Remark on a geometric inequality for closed hypersurfaces in weighted manifolds

TL;DR

This paper establishes sharp geometric inequalities for the boundary of bounded sets in noncompact weighted manifolds with nonnegative Bakry-Émery Ricci curvature, generalizing classical inequalities to the weighted setting.

Contribution

It introduces sharp boundary inequalities in weighted manifolds with nonnegative Ricci curvature, extending classical results and characterizing rigidity cases.

Findings

Inequalities are sharp for both finite and infinite N.

Rigidity occurs when the complement of the set is a twisted product.

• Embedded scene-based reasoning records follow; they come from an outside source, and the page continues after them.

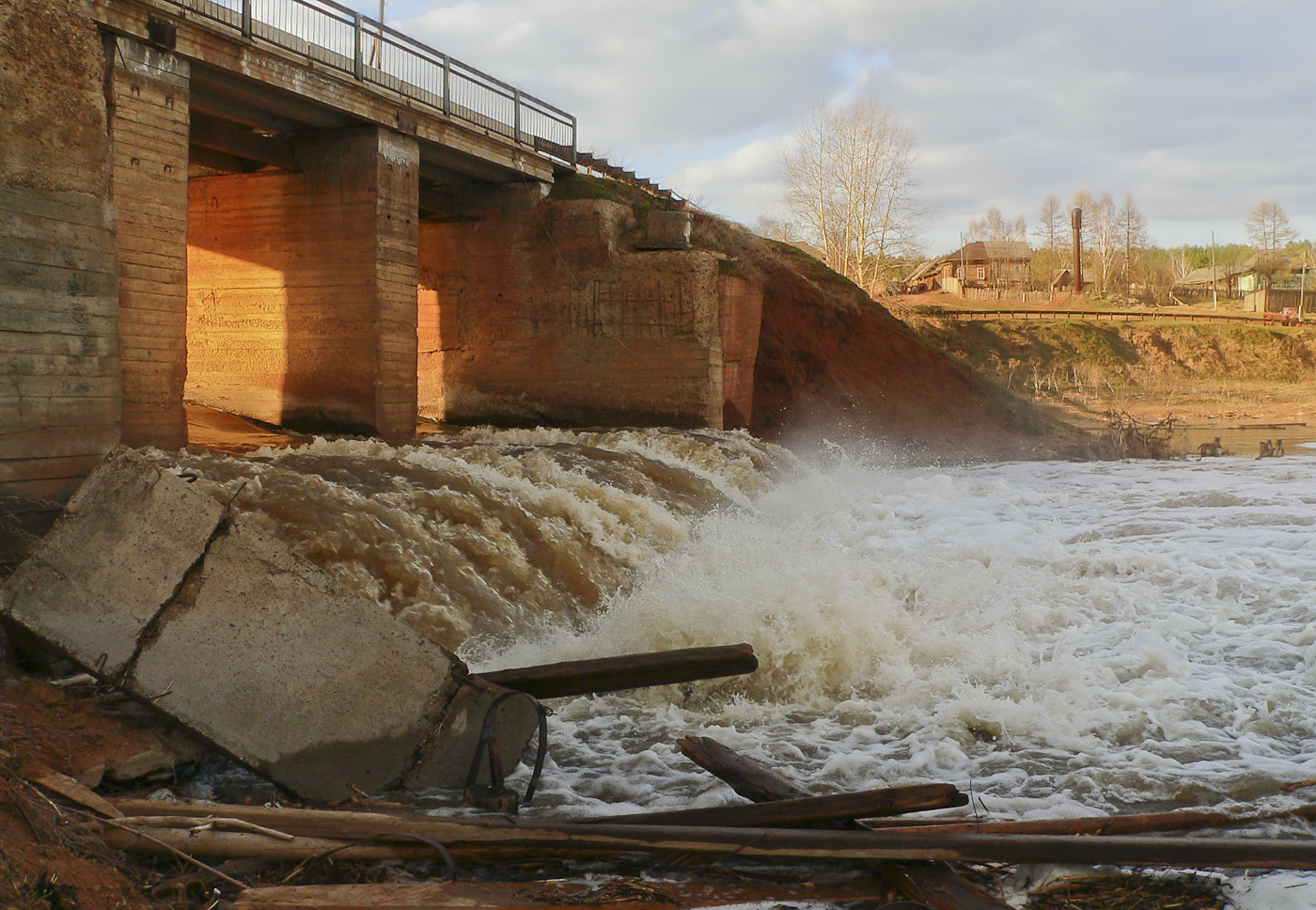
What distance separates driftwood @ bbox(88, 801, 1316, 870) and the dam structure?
5.04 metres

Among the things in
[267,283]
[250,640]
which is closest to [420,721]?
[250,640]

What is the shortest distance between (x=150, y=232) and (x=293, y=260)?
4589 mm

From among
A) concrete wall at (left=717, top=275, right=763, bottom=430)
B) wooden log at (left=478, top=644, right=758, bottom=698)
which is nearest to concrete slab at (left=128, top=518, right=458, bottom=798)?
wooden log at (left=478, top=644, right=758, bottom=698)

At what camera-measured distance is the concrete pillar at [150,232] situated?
34.4 feet

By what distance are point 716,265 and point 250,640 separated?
15.5 m

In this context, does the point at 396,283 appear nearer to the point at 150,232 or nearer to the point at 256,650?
the point at 150,232

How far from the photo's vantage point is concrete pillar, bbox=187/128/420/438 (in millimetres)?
14844

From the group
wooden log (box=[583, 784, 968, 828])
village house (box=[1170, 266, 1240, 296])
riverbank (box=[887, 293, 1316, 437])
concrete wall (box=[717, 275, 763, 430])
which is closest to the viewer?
wooden log (box=[583, 784, 968, 828])

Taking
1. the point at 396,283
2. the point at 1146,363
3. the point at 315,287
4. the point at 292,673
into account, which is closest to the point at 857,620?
the point at 292,673

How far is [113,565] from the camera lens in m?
5.09

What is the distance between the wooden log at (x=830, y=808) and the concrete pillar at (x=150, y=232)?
888cm

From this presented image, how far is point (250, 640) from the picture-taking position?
4.82 metres

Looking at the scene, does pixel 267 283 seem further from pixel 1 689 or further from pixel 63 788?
pixel 63 788

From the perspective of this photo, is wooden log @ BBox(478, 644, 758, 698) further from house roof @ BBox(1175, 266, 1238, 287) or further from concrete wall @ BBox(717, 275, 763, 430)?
house roof @ BBox(1175, 266, 1238, 287)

Generalizes Willmore-type inequality to weighted manifolds.

Abstract

In this paper we consider noncompact smooth metric measure spaces $(M, g,e^{-f}dvol_{g})$ of nonnegative Bakry-\'Emery Ricci curvature, i.e. $Ric + D^{2}f - \frac{1}{N}df \otimes df \geq 0$, for $0< N \leq \infty$, in order to obtain geometric inequalities for the boundary of a given open and bounded set $\Omega\subset M$, with regular boundary $\partial \Omega$. Our inequalities are sharp for both the cases $N< \infty$ and $N= \infty$, provided that the underlying ambient space has large weighted volume growth. The rigidity obtained for the $N=\infty$ case holds true precisely when $M \setminus \Omega$ is isometric to a twisted product metric and, as such, is a generalization of the Willmore-type inequality for nonnegative Ricci curvature from Agostiniani, Fagagnolo and Mazzieri to the context of weighted manifolds.